Everyone give it up for America’s favorite fightin’ Frenchman! Daveed Diggs digs deep and declaims diatribe with dizzying dispatch, as Gallic gallant garners guns and galleons for grateful General George.
If I were my wife, I could write this whole thing in alliteration, but I’m me and that’s my limit. Listen, if you haven’t tried to rap Lafayette’s part in “Guns and Ships,” stop reading and go try it now. It is so much fun, and if you can do it without a slip, you will earn serious coolness points from any child you may be trying to impress. I had to practice a couple of dozen times, but it was worth it. Extra points for a French accent, unless you’re French. But if you can’t manage that, hey, even Diggs reverts to his natural accent at “get your right hand man back.”
Vocabulary word of the day, in fact of the play: “ingenuitive.” I looked it up, sure it would be a neologism; it turns out it is pretty new, though Miranda didn’t coin it. WordPress is giving me the squiggly red line, but it’s a good and needed word. Haven’t you ever reached for an adjectival form of “ingenuity” and found yourself trying, and rejecting, “ingenuous”? Haven’t we all? So, you get even more points if you can work “ingenuitive” plausibly into conversation and help get it into the dictionary.
Lafayette advises Washington to bring Hamilton back to the front–I don’t know whether that part is true, but we did “win this war at Yorktown,” and Hamilton was a key leader in that battle–and Washington does, giving Hamilton his sword and his command in “History Has Its Eyes on You.”
He also gives him advice of the “here’s what I wish I’d known when I was young like you” variety, in almost those words, and Hamilton has cooled off enough since their shouting match to listen. (Washington is almost 50, which makes him twice Hamilton’s age, and far more experienced in battle, and at least he doesn’t call him “son” again.) Christopher Jackson, who plays Washington, gets to take the raps (heh) off that rich, husky voice. His singing here and in “One More Time,” in the second act, literally makes me weak in the knees. It’s humble and powerful, like Washington’s character; we hear the emotion that has always stayed with him in the line “I witnessed their deaths first hand,” the importance of what he’s telling Hamilton in the line “You have no control.”

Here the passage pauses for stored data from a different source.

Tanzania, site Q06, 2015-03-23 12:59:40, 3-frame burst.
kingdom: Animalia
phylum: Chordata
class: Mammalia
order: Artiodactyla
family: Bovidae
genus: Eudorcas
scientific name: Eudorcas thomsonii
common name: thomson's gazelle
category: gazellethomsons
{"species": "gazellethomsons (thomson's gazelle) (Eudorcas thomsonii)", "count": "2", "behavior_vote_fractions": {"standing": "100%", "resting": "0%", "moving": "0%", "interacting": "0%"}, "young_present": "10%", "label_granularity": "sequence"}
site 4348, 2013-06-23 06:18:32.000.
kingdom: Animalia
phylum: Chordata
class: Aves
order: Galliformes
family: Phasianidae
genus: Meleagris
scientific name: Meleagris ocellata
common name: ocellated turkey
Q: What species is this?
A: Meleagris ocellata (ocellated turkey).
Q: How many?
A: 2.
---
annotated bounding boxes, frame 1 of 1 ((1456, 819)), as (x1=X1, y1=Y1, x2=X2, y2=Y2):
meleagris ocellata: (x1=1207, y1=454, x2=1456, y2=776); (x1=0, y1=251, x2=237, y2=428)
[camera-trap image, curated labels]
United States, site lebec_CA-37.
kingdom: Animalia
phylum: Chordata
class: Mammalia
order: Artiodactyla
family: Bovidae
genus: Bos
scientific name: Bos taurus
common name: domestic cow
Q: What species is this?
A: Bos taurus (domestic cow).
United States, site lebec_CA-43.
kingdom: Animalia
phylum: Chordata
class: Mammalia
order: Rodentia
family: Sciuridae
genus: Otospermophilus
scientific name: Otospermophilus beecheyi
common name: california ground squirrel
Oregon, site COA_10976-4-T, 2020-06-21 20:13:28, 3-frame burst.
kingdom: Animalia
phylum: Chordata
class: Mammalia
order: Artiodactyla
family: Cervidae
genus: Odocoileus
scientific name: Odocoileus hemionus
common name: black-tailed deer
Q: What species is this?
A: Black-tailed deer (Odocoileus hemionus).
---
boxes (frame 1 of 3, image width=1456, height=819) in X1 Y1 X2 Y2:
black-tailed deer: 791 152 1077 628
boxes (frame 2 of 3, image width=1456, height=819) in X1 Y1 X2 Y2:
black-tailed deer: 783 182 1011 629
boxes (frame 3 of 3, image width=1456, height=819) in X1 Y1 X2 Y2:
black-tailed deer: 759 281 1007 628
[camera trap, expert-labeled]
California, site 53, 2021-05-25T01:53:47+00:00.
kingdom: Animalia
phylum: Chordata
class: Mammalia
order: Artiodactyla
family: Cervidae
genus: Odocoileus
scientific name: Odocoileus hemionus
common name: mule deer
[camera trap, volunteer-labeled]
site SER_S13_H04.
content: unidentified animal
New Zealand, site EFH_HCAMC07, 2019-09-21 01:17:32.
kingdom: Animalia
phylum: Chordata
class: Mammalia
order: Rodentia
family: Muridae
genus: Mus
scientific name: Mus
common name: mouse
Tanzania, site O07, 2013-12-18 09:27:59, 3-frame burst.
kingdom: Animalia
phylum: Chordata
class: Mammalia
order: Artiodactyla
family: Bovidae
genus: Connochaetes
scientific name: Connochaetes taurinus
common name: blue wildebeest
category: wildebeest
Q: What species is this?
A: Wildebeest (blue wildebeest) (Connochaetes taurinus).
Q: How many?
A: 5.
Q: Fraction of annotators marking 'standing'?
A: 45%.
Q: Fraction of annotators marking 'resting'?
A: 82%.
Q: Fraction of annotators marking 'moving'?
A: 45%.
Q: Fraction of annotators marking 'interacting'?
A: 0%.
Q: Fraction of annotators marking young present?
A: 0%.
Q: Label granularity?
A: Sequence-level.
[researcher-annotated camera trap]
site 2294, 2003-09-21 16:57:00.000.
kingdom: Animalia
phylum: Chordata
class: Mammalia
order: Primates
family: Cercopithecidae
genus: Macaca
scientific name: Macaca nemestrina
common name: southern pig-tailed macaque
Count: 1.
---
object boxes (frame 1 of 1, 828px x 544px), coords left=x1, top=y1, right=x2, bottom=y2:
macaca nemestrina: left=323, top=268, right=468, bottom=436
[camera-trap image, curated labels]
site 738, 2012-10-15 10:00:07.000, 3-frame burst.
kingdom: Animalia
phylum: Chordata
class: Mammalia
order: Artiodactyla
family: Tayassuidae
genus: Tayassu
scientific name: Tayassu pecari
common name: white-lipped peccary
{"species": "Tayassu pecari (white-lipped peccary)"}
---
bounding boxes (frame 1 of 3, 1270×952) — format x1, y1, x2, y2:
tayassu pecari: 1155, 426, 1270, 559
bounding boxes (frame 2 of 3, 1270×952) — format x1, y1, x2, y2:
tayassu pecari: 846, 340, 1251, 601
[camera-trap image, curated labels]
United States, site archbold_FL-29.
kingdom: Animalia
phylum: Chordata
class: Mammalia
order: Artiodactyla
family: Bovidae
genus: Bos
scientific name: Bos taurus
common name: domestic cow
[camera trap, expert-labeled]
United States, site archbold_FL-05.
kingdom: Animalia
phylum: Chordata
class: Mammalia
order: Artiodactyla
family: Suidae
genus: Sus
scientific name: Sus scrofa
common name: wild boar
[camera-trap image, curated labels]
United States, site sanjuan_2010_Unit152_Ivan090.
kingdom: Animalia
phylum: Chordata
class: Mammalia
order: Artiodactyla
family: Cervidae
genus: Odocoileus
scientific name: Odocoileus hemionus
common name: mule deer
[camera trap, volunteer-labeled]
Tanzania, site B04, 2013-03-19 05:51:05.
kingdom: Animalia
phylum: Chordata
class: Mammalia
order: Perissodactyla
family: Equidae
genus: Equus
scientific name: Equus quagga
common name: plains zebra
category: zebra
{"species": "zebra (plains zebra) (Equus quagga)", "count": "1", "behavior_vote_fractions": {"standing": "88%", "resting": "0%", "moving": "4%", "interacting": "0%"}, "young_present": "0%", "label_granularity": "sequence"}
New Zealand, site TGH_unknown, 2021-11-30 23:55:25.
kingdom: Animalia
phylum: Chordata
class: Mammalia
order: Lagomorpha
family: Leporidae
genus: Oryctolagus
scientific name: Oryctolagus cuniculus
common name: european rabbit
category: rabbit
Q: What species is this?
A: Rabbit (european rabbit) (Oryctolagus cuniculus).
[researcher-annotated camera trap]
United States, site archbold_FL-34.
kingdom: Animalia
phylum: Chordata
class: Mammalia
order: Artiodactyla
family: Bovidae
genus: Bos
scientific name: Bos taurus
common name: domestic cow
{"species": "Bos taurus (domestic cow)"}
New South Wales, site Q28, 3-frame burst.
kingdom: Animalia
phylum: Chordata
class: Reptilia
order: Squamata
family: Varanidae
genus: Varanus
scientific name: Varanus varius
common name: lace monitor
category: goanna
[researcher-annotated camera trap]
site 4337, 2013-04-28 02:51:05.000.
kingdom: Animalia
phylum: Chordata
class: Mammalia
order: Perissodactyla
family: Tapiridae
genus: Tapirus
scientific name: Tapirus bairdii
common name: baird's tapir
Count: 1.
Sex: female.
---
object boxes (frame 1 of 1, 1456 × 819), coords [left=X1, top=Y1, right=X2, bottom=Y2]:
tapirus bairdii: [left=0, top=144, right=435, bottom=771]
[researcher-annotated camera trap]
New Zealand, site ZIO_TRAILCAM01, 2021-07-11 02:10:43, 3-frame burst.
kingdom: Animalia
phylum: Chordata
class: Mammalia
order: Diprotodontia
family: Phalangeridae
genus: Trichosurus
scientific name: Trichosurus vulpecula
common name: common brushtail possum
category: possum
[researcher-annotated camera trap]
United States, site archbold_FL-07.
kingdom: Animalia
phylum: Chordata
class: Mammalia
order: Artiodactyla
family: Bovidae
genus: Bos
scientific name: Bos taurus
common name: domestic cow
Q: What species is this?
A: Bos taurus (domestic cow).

The looming crisis brings up themes that were introduced in “Alexander Hamilton,” of our lives becoming stories that we eventually call history, of the future watching us critically and not always kindly (or even accurately). Eliza sang of them in “That Would Be Enough” when she asked to be “part of the narrative / In the story they will write some day”; now Washington, who has lived in the harsh spotlight of history for years, is telling Hamilton that it’s not all roses when the “history book mentions [you]” (“Alexander Hamilton”):
Let me tell you what I wish I’d known
When I was young and dreamed of glory:
You have no control
Who lives, who dies, who tells your story.
The company sings the “whoas” from “My Shot,” telling us: these colonies are rising up. The time has come; the decisive battle is before them. But Washington isn’t giving a pep talk. He doesn’t tell his protegé about glory, except to imply that it’s a pipe dream that one discards as age and wisdom advance. Instead, he wants him to know about mistakes, shame, and the torturous burden that rests on your shoulders when you realize that what you are doing really matters. If you have been fortunate enough to have that kind of mentor (as I have), you know how powerful such moments are. Washington is handing Hamilton a heavy weight, and telling him he knows he can carry it (“I know that greatness lies in you”), because he, too, was young and flawed and yet he is bearing the burden with courage. Now that’s leadership.